Even if Bryan had caught something, they’d been there only a few hours ago. Flu didn’t set in that fast. Maybe Bryan was just tired. Most days, the guy hid in his darkened apartment like some nocturnal creature. Three day shifts in a row had probably played havoc with Bryan’s sleep patterns.

They walked down Union toward the corner of Mason Street. There lay the Trattoria Contadina restaurant. According to Tryon’s info, one Pete “the Fucking Jew” Goldblum had been seen there several times.

“Bri-Bri, know what’s bugging me?”

“That Polyester Rich has our case?”

“You’re psychic,” Pookie said. “You should be one of those fortune-tellers.”

“Just leave it alone.”

Like hell Pookie would leave it alone. Why would the chief want her best two inspectors off the Maloney case? It just didn’t make any sense. Maybe it had something to do with whatever was under that blue tarp.

Paul Maloney had deserved a lot of bad things, but not murder. His end couldn’t be considered
justice
, no matter what crimes he’d committed. Maloney had been tried and convicted by a jury of his peers — the court’s punishments had not included the death sentence.

Bryan coughed, then spit a nasty glob of yellow phlegm onto the sidewalk.

“Lovely,” Pookie said. “Maybe you
are
sick.”

“Maybe,” Bryan said. “You should be a detective or something.”

They passed San Francisco Evangelical Church. After arriving from Chicago ten years ago, Pookie had given that one a whirl. Not his taste. He’d tried several churches before finding his home at Glide Memorial. Pookie preferred his sermons served up with a side of soul music and a touch of R&B.

He realized he was walking alone. He looked back. Bryan was standing there, his face in his hands, slowly moving his head side to side like he was trying to shake away a thought.

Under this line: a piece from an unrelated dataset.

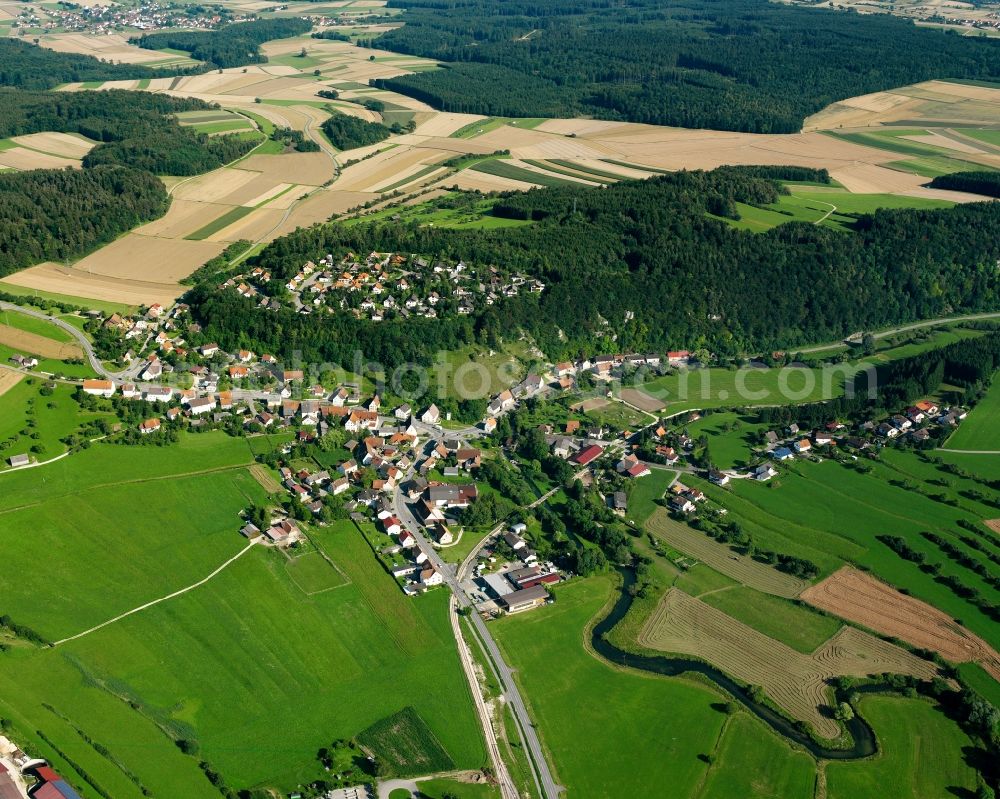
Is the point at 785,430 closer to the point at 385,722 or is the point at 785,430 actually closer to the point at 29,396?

“Bri-Bri, you sure you’re okay?”

Bryan looked up, blinked. He cleared his throat, let lose another goober-rocket, then nodded. “Yeah, I’m fine. Let’s go.”

Trattoria Contadina was only a block away from Washington Square. Concierges knew the restaurant and sent tourists there to dine, but for the most part the place belonged to the locals. Simple white letters on a dingy-green, bird-crap-strewn awning spelled out the corner restaurant’s name along both Union and Mason. A bell over the door rang as Bryan and Pookie walked inside.

The smell of meat, sauce and cheese smacked Pookie in the face. He’d forgotten about the place and made a mental note to come back soon for dinner — the eggplant antipasti was so good you’d slap your sister to get some. And Pookie liked his sister.

About half of the linen-covered tables were full, couples and groups talking and laughing to the accompaniment of clinking silverware. Pookie was about to pull out the pictures Tryon had provided when Bryan lightly elbowed him, then nodded toward the back corner. It took Pookie a second to recognize the half-lidded eyes of Pete Goldblum, who was sitting with two other men.

Pookie walked to the table. Bryan followed, just a step behind. That was the way they handled things. Even though Bryan was smaller, he was kind of the “heavy” of the partnership. Pookie did most of the talking until the time for talking had passed, then Bryan took over. The Terminator had a coldness about him that people couldn’t ignore.

Pookie stopped at the table. “Peter Goldblum?”

All three men looked up with that stare, the one that said
we know you’re a cop and we don’t fucking like cops
. They all wore suits. That was unusual; the era of the well-dressed mafioso had largely passed by.
Nowadays, dressing flashy was for gangbangers — most of the really powerful guys dressed as inconspicuously as possible.